Regional identity is equally contestable. As reported in the London Times of February 1984, when a Soviet book, Populations of the World, claimed that the population of France consisted of French, Alsatians, Flemings, Bretons, Basques, Catalans, Corsicans, Jews, Armenians, Gypsies and others, George Marchais, the French Communist leader, violently disagreed that for them every man and woman of French nationality is French, France is not a multinational state, it is one nation, the product of a long history.



One would think that national identity is a clear cut either/or affair (either you are or you are not a citizen), but it is one thing to have a Turkish passport, another thing to ascribe yourself to a Turkish national identity if you were born, raised and educated in Germany, a native speaker of German, and happen to have Turkish parents.

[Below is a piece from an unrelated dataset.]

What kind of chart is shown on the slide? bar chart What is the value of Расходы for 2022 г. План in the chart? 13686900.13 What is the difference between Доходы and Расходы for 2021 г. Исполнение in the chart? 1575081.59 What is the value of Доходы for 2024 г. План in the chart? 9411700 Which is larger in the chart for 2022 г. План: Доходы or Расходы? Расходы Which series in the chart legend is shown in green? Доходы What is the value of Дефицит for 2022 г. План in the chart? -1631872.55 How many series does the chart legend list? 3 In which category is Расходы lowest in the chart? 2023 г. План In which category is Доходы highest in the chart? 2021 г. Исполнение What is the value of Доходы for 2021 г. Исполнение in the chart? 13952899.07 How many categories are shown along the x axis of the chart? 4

Despite the entrenched belief in the one language=one culture equation, individuals assume several collective identities that are likely not only to change over time in dialogue with others, but are liable to be in conflict with one another. For example, an immigrant’s sense of self, that was linked in his country of origin to his social class, his political views, or his economic status, becomes, in the new country, overwhelmingly linked to his national citizenship or his religion, for this is the identity that is imposed on him by others, who see in him now, for example, only a Turk or a Muslim. His own sense of self , or cultural identity, changes accordingly. Out of nostalgia for the “old country”, he may tend to become more Turkish than the Turks and entertain what Benedict Anderson has called “long distance nationalism”. The Turkish he speaks may become with the passing of years somewhat different from the Turkish spoken today in the streets of Ankara; the community he used to belong to is now more an “imagined community” than the actual present-day Turkey.